For-profit universities, which have nothing to lose in the prestige game, are testing powerful new learning technologies and operating models.
They’ve made mistakes, and they’re paying the price in onerous new regulations. But those regulations will make them stronger, more focused on helping students to learn and graduate with valuable capabilities. The for-profits will not only have to deliver these outcomes, as the best traditional institutions do, they’ll have to document them.
Soon the choice facing new students will be between prestigious-but-dated traditions and generic-but-demonstrated results.
That competitively untenable either-or-choice will require even the most elite universities and colleges to innovate.
The most successful innovators will be able to promise prospective students the following:
You can start college in high school. Advanced Placement (AP) and International Baccalaureate (IB) courses offer good learning experiences, but they don’t allow students to start in on their major field of study, as many are prepared to do in high school.
The most innovative institutions will offer online versions of not only their general education courses but also the introductory courses for majors. Students who choose this route will be able to complete one or more years of college in high school, taking courses designed to produce the same learning outcomes as the on-campus equivalents. These students will save money by living at home, and the excitement of that first year of campus life will be undiminished. They’ll arrive on campus with greater confidence and maturity. But they may or may not be in a hurry to go off to college, because they’ll have discovered that…
Learning happens where and when you want it to. The traditional model of higher education reflects the technological limitations of the Middle Ages.
Until relatively recently, even the computers had to take their assigned seat in class, at a “tech station” controlled by the human instructor. But the ubiquity of high-speed Internet access is changing the learning playing field in a way that the computer alone didn’t. Students can now access sources of information—including one another—in unprecedented ways.
Higher education is facing its first truly disruptive technology.
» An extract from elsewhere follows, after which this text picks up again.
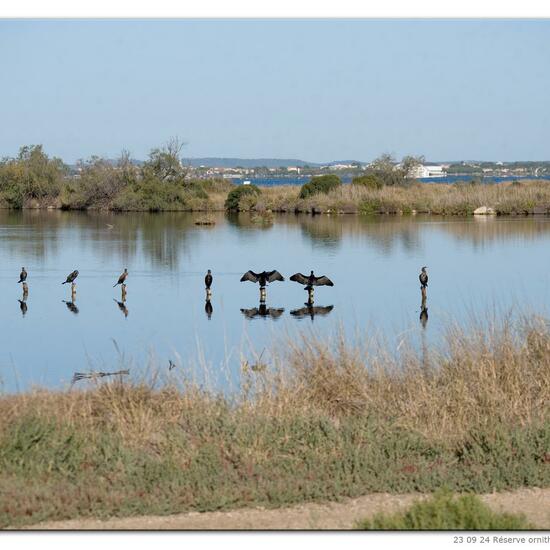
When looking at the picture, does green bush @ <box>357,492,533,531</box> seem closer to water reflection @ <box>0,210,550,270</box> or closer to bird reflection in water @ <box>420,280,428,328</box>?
bird reflection in water @ <box>420,280,428,328</box>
What that means for the traditional university or college is that its brick-and-mortar campus and faculty of scholars are optional learning aids, albeit powerful ones. Young students who can afford the price will be well advised to seek a campus learning experience, at least for part of their time as students; some of the most important learning outcomes will always be realized in a face-to-face community of learners. But even students who chose to pay the costs of coming to campus will be unwilling to submit to the traditional schedule of day-time classes and long nights of hitting the books.